• [Document extract]
== == ==

Leveraging Ansible and Terraform for Efficient Infrastructure Automation

DevOps is constantly evolving, with new tools and techniques being developed to help organizations streamline their processes and improve their infrastructure management. Ansible and Terraform are two tools that have gained widespread popularity for their ability to automate and manage infrastructure. In this article, we’ll explore what Ansible and Terraform are, how they differ, and how to use them together for maximum efficiency.

What is Ansible?

Ansible is an open-source automation tool that simplifies configuration management, application deployment, and task automation. It uses a simple, human-readable data serialization format called YAML to define automation tasks as playbooks. The Ansible automation platform is agentless, meaning it doesn’t require any additional software to be installed on the target nodes, and it communicates with them over SSH or WinRM.

What is Ansible used for in DevOps?

Ansible is commonly used for configuration management and application deployment in a DevOps environment. It helps ensure that your existing infrastructure and systems are consistently configured and maintained, allowing you to automate repetitive tasks and reduce human error. By using Ansible, you can increase efficiency, reduce downtime, and maintain a more stable and reliable infrastructure.

Terraform vs. Ansible: Key Differences

Both Ansible and Terraform can be used as orchestration and configuration management tools. But each tool has its purpose. Let’s dive deeper into the topic.

Is Terraform a Configuration Management Tool?

Terraform is an open-source infrastructure-as-code (IaC) tool that allows you to manage and provision your infrastructure using a declarative language called HCL (HashiCorp Configuration Language). While it is sometimes referred to as a configuration management tool, Terraform is more accurately described as an orchestration tool, focusing on provisioning and managing the underlying infrastructure components rather than configuring the individual components on those systems.

Terraform Versus Ansible: Use Cases

Terraform is best suited for creating, managing, and destroying new cloud infrastructure and resources like virtual machines, networks, and storage. It is particularly useful for managing infrastructure across multiple cloud providers, as it supports a wide range of providers through its plugin-based architecture.

On the other hand, Ansible excels at managing the configuration of individual systems and deploying applications. It can automate tasks such as installing packages, managing services, and configuring network settings. While Terraform provisions the infrastructure, Ansible ensures that the network devices and systems are properly configured and applications correctly deployed.

Getting Started with Terraform and Ansible

Installing the Tools

Before using Terraform and Ansible, you’ll need to install them on your local machine. You can download Terraform from the official website and follow the installation instructions for your platform. Ansible can be installed using the package manager of your choice, such as apt, yum, or pip.

== == ==

• [Exercise requirements]
a - Answer these questions from the article on Ansible and Terraform:
(i) What format does Ansible use to define automation tasks as playbooks?
(ii) What declarative language does Terraform use to manage and provision infrastructure?
(iii) Which package managers are given as examples for installing Ansible?
b - Retype everything in the article on Ansible and Terraform from "Terraform vs. Ansible: Key" down to "into the topic.".
The rows that come next have no connection to the article on Ansible and Terraform.

== == ==

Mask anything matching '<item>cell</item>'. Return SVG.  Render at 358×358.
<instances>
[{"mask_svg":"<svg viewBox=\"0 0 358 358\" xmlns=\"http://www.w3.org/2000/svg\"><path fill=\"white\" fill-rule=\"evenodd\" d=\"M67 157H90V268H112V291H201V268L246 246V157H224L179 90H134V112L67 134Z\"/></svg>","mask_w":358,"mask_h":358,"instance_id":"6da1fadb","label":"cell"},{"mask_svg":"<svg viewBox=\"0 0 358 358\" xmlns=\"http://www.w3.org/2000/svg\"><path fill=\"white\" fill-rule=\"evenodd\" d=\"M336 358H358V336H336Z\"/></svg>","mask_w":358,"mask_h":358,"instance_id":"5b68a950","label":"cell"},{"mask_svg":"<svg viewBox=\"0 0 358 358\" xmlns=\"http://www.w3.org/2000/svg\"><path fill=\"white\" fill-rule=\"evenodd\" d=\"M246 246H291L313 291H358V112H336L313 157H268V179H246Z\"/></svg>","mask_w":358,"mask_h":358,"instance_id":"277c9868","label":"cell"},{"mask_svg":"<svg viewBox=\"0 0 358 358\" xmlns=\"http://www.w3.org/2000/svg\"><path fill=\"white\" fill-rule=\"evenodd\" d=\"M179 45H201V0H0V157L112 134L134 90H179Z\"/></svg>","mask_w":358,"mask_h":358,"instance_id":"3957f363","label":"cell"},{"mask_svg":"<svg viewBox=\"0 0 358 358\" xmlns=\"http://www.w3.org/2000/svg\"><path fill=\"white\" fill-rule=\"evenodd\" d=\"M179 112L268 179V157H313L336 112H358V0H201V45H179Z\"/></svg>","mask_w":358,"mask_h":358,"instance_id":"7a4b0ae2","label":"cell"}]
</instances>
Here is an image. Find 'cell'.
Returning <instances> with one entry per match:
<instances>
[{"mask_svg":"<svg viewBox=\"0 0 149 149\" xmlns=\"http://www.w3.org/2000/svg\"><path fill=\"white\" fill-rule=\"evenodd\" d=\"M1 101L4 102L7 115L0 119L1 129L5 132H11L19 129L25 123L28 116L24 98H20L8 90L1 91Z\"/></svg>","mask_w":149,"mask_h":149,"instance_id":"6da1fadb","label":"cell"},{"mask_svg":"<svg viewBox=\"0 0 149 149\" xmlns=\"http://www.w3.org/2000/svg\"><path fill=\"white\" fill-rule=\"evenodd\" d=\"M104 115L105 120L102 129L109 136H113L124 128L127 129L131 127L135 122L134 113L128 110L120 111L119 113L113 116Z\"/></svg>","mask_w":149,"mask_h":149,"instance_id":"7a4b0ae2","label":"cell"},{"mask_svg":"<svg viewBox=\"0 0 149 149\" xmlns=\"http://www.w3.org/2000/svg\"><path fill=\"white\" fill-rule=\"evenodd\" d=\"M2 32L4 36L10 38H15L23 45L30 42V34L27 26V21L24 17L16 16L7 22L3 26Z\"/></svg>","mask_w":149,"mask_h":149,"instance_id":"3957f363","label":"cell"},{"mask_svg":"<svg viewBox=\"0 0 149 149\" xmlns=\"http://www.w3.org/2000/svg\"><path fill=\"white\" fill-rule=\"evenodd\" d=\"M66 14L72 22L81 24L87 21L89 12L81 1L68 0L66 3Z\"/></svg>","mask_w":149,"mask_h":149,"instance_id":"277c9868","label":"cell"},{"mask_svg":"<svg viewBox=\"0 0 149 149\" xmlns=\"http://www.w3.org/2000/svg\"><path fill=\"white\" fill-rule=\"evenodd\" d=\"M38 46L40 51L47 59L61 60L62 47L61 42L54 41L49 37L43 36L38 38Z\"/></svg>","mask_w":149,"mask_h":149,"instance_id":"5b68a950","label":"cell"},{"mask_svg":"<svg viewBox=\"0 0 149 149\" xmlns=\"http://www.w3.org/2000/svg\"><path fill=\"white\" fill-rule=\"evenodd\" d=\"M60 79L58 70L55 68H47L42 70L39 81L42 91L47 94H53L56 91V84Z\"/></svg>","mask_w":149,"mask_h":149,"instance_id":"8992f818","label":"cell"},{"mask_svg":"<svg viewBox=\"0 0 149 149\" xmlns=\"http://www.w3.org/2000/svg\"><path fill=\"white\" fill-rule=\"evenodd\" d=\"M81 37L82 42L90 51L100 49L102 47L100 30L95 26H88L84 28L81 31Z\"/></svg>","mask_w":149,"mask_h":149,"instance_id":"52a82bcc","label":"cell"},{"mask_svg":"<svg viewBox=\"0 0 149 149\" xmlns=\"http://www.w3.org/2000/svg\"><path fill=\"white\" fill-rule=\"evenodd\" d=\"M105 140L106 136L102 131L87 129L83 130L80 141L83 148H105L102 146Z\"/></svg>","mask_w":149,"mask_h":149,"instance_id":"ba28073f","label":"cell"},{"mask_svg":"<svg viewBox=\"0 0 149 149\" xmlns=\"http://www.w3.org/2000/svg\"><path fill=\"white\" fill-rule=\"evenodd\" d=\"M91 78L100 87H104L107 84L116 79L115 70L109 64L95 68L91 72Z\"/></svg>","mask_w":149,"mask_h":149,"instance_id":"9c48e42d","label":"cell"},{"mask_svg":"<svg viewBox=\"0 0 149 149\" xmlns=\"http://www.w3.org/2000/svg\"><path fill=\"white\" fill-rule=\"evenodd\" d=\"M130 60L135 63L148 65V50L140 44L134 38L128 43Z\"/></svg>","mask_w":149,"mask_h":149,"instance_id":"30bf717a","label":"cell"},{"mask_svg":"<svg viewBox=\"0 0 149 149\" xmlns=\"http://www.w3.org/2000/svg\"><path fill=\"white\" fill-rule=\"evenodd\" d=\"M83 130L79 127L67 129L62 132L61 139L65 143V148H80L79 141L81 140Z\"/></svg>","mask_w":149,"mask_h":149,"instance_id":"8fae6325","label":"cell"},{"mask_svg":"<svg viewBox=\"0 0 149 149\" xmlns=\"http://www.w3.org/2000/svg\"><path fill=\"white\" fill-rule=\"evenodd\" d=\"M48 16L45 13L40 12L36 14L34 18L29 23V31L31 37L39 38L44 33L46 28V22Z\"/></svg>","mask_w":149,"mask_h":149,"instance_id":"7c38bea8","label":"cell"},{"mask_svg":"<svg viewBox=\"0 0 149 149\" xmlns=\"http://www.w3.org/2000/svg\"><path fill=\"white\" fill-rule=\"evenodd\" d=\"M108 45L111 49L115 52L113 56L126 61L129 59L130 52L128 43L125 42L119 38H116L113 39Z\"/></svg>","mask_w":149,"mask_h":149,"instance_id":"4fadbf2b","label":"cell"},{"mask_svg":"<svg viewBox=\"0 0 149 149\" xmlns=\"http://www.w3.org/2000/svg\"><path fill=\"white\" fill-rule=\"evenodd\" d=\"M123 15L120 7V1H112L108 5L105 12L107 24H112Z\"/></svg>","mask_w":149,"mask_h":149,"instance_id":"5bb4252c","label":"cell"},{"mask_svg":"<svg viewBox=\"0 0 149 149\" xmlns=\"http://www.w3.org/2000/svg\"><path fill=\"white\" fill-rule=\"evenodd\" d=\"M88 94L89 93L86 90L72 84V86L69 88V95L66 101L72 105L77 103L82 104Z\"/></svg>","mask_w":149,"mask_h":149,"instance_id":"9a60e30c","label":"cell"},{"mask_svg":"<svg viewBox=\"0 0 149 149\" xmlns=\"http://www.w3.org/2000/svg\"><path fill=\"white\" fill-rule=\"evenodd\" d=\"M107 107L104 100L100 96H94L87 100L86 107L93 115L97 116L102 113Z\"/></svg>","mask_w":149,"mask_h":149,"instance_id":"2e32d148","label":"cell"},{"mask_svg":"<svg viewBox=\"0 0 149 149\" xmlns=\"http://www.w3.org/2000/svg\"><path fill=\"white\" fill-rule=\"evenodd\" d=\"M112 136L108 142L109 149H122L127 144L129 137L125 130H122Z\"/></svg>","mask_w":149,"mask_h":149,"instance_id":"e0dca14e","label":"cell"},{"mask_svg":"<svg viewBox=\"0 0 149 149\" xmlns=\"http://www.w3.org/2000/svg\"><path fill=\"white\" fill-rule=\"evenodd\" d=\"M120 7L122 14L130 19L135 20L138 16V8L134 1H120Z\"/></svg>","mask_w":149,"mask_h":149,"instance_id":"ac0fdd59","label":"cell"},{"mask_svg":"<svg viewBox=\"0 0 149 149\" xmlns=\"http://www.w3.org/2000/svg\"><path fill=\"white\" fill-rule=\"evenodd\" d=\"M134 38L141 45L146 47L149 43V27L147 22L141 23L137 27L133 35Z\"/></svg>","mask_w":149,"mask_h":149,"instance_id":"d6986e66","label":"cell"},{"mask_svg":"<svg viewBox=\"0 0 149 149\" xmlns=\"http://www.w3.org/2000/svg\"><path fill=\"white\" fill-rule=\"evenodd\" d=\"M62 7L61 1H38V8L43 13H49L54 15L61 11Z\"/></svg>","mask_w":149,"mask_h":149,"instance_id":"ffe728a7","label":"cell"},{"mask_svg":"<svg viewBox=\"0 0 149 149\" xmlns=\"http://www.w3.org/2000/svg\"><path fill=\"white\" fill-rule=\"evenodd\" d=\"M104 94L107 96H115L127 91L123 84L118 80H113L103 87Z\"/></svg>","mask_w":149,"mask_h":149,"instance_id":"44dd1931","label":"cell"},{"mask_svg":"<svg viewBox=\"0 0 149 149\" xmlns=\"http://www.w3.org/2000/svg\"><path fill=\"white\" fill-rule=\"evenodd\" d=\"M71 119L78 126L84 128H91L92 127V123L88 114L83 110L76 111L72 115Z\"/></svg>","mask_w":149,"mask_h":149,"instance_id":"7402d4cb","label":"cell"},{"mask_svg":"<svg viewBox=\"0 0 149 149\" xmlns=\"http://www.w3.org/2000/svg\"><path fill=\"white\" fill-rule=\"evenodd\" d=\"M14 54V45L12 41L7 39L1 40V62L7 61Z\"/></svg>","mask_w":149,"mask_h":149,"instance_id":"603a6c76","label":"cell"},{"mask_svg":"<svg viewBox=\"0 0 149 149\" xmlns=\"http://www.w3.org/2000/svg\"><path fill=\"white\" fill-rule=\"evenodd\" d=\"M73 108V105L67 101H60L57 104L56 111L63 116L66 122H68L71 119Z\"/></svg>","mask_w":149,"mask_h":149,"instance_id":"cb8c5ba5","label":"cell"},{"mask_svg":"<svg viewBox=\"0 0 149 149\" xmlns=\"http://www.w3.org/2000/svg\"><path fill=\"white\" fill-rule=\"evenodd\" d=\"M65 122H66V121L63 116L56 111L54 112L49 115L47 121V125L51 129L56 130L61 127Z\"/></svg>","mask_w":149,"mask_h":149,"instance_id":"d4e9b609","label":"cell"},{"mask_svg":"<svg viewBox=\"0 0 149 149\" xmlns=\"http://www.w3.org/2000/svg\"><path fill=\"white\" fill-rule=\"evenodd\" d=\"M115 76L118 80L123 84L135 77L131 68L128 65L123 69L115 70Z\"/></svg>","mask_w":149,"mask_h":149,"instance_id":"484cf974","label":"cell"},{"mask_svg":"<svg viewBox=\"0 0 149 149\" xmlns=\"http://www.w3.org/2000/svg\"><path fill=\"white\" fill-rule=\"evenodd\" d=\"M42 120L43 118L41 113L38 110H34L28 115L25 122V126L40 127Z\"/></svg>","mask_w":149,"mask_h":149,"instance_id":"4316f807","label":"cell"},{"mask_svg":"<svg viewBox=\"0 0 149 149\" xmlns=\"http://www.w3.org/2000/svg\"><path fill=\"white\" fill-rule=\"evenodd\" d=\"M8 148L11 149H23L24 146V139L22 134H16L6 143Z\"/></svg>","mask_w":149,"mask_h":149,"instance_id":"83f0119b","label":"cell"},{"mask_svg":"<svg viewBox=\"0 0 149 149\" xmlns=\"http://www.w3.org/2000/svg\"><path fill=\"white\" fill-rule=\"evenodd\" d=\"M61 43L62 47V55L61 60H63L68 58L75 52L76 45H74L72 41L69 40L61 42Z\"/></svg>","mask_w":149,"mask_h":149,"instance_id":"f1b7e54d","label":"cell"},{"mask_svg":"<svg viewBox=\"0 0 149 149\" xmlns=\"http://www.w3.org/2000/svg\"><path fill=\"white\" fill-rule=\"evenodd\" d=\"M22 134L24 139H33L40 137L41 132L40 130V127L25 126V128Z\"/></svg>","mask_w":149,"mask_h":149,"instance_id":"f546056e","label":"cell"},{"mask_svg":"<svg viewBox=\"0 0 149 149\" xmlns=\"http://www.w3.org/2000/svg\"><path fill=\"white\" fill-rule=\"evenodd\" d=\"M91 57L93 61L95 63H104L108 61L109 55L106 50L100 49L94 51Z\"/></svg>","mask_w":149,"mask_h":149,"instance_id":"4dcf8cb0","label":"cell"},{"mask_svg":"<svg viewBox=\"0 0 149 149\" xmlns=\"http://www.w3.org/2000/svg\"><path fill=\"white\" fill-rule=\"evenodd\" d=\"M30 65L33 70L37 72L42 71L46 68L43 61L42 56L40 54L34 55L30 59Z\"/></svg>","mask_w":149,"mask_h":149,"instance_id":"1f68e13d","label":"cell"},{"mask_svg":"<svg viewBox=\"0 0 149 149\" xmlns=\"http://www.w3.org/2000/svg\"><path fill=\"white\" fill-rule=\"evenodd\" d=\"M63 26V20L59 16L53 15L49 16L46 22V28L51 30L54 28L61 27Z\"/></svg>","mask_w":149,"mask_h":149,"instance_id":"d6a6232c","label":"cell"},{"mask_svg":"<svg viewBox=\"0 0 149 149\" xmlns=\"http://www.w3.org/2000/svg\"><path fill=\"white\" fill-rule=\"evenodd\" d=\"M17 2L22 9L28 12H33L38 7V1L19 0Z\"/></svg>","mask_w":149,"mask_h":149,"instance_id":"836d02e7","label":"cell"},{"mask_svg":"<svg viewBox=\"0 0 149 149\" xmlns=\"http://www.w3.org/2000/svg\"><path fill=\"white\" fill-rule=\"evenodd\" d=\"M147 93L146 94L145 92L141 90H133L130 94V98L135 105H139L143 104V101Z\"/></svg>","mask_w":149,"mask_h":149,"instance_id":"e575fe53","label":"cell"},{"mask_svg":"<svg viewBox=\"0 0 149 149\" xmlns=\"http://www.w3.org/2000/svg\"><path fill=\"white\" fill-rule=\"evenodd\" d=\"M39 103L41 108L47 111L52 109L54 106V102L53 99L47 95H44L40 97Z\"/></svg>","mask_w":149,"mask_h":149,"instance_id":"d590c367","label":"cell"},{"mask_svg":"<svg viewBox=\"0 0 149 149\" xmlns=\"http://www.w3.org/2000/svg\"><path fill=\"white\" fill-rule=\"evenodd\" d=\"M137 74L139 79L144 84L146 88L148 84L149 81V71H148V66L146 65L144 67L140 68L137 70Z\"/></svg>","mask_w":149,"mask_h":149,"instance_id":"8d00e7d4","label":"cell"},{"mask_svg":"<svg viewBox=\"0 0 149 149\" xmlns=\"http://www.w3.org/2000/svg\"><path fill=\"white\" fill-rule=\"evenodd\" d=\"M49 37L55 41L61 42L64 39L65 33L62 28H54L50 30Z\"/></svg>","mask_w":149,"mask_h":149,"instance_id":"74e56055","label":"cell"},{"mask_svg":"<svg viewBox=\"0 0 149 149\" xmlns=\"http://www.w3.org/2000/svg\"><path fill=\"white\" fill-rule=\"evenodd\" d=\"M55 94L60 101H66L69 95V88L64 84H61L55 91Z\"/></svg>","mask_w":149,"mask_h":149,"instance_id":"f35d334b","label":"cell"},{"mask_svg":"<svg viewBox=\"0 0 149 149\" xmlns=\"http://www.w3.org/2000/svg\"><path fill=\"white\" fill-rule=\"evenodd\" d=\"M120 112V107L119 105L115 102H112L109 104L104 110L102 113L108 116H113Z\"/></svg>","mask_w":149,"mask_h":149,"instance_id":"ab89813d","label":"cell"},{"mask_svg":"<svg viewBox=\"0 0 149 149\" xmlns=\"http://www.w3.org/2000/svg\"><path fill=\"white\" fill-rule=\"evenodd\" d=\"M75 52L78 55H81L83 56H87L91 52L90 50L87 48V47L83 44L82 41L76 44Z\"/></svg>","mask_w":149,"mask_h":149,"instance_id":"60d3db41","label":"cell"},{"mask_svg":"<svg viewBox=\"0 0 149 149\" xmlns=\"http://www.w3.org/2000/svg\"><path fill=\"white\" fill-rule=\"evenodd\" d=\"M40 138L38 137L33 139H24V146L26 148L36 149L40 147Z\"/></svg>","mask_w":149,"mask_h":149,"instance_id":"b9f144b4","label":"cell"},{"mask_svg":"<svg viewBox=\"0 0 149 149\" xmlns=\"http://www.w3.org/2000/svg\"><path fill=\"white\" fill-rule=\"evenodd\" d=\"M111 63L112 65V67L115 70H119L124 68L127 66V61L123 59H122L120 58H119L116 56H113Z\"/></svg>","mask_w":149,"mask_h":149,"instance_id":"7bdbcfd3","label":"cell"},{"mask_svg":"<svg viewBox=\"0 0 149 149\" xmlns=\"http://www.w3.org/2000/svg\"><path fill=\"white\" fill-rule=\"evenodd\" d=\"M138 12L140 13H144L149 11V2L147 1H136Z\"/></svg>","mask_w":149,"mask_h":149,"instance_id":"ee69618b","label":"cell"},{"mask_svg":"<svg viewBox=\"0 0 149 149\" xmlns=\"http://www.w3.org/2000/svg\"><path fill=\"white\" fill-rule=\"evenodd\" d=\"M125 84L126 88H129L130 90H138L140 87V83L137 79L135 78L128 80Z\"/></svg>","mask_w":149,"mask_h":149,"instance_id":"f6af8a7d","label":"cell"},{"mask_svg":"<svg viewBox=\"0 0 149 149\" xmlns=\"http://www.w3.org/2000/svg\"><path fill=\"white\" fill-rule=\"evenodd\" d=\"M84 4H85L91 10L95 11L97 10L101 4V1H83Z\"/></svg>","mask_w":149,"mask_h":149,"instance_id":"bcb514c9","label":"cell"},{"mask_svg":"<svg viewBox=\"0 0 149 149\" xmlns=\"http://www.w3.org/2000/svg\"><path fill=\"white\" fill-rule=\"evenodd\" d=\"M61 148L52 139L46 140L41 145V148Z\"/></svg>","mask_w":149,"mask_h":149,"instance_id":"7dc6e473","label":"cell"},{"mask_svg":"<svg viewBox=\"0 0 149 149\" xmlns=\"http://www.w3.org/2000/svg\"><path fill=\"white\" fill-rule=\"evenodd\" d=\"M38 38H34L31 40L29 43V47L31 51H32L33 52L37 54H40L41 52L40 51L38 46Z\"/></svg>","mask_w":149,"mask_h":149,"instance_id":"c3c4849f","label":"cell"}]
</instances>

== == ==

• [Solutions per task]
a -
(i) YAML
(ii) HCL (HashiCorp Configuration Language)
(iii) apt, yum, and pip

b -
Terraform vs. Ansible: Key Differences

Both Ansible and Terraform can be used as orchestration and configuration management tools. But each tool has its purpose. Let’s dive deeper into the topic.